Pilgrims, Benjamin Franklin and the North Atlantic Triangle

By Stephen Bowman

In an effort to inject the early-twentieth century diplomatic British-American rapprochement with a shared meaning, elites on both sides of the Atlantic appropriated and reimagined the Britain’s and America’s pasts. Foremost amongst these elites was the Pilgrims Society, a dining club for politicians, diplomats, businessmen, lawyers and journalists, formed in London and New York in 1902. To solidify the rapprochement, they appealed to a set of English values and ideas which they believed characterised the Anglo-Saxonism that underpinned their conception of a shared British-American identity.

Some of this is best shown by considering a banquet held by the Pilgrims Society for the Governor-General of Canada, Northumberland’s 4th Earl Grey, at New York’s Waldorf-Astoria Hotel in March 1906. This was part of good-will visit undertaken by Earl Grey as part of an effort to address some outstanding diplomatic differences between Canada and Britain and the United States, including disagreements over fishing rights in the North Atlantic. Earl Grey also used the Pilgrims’ dinner as an opportunity to publicly announce that he was returning a portrait of Benjamin Franklin that had been taken from Franklin’s house in Philadelphia by British forces during the American Revolution, and which Grey had inherited.

Like his fellow Founding Father Thomas Jefferson, Benjamin Franklin has served as a symbol of American national identity in the centuries since his death. By the end of the nineteenth century and the start of the twentieth, American imperialism in places like Cuba and the Philippines, but also on the Western Frontier, meant that Franklin also acted as an icon of America’s expansion and civilising mission. This chimed with Anglo-Saxonist conceptions of imperialism, which was presented as a benign and improving influence upon the world, particularly through the exporting of the apparently unique English propensity for self-government. Earl Grey and the Pilgrims Society certainly subscribed to this notion. In so doing, they neatly forgot about the worst excesses of Anglo-Saxon imperialism, for instance the grubby incident at Chumik Shenko in Tibet in March 1904 when British imperial forces en route to Lhasa massacred 500 Tibetans, the suppression of the 1906 Zulu rebellion in Natal, or America’s brutal defeat of Filipino insurgents at the turn of the century.
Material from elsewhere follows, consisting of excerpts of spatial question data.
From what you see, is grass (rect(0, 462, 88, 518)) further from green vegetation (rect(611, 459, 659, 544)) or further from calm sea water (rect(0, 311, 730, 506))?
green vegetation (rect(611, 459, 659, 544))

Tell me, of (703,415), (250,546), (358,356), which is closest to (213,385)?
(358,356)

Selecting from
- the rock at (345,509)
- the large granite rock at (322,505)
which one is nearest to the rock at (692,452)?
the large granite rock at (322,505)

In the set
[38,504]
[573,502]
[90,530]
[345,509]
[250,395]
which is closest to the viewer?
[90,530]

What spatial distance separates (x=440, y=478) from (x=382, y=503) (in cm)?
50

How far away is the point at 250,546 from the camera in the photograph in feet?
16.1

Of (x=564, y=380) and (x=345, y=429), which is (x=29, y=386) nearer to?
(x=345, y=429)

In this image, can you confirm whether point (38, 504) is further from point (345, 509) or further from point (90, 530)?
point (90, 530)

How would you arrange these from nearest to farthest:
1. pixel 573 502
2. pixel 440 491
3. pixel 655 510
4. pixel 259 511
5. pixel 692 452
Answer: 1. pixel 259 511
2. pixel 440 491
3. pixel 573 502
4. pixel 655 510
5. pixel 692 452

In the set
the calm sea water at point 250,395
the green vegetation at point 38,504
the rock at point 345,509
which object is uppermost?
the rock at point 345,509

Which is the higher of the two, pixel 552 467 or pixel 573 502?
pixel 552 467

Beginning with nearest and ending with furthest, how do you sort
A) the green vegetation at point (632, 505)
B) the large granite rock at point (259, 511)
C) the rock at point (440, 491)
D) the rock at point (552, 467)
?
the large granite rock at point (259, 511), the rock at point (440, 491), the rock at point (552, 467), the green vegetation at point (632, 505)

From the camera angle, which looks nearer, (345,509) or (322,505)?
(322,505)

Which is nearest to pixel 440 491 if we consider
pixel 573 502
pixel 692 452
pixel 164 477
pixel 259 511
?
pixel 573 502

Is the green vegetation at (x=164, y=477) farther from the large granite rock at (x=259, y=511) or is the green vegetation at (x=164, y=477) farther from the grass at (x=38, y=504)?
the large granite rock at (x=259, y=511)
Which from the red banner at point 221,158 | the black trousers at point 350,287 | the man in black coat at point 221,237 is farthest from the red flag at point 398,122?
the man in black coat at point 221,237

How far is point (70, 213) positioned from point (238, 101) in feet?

Meanwhile, the renewed scholarly and literary interest in Franklin at the start of the twentieth century – which highlighted, for example, the essential Englishness of his writing and its absence of Americanisms – was an attempt by American elites to institutionalise him as a symbol of the supremacy of Anglo-American ideals.  It was this elite aspect of American national identity, and its affinity with Benjamin Franklin, to which Earl Grey appealed in an effort to foster British-American friendship.

Unlike some American newspapers, the Pilgrims Society ignored the fact that Earl Grey was simply returning a piece of loot which had been taken from America during a period of British-American acrimony. These difficult historical realities were circumnavigated by Anglo-Saxonism and by an appeal to a shared English identity. Indeed, even though official histories of the Pilgrims Society suggest that the club did not take its name from the Pilgrim Fathers, the society would occasionally evoke the spirit of America’s early modern English and European settlers.  The tables at the Earl Grey dinner in March 1906, for example, were decorated with ‘sprays of trailing arbutus’, chosen because that species of plant had purportedly been the first flower encountered by the Pilgrim Fathers when they landed at Plymouth Rock in the seventeenth century (Boston Daily Globe, 1 April 1906). Likewise, at the Pilgrims’ twenty-fifth anniversary dinner in 1928, James Sheffield – the US Ambassador to Mexico – spoke of the ‘fundamental principles of government’ which the Pilgrim Fathers had brought to America from England and that the ‘spirit’ of that pilgrimage ‘rests with us tonight’. Such sentiments concerning the Pilgrim Fathers were consistent with what Joseph Conforti, in his book Imagining New England: Explorations of Regional Identity from the Pilgrims to the Mid-Twentieth Century (Chapel Hill: University of North Carolina Press, 2000), has termed a ‘new, politicized meaning’ to the word ‘Pilgrim’, which emerged in the early-nineteenth century. Largely distinct from religious connotations, ‘Pilgrim’, and the Pilgrim Fathers, ‘connoted the pioneering status of New England’s founders; the old comers were now imagined as the pioneers of civil and religious liberty in America.’

Thus the Anglo-Saxonism of the early-twentieth century – characterised by appeals to a shared British-American identity based on English ideas –  helped circumnavigate difficult historical and contemporary realities, including the memory of the Revolution, right up to recent British-American disagreements relating to Canada and Newfoundland. It also obscured some inconvenient truths about British and American imperial activity in Tibet, South Africa and the Philippines.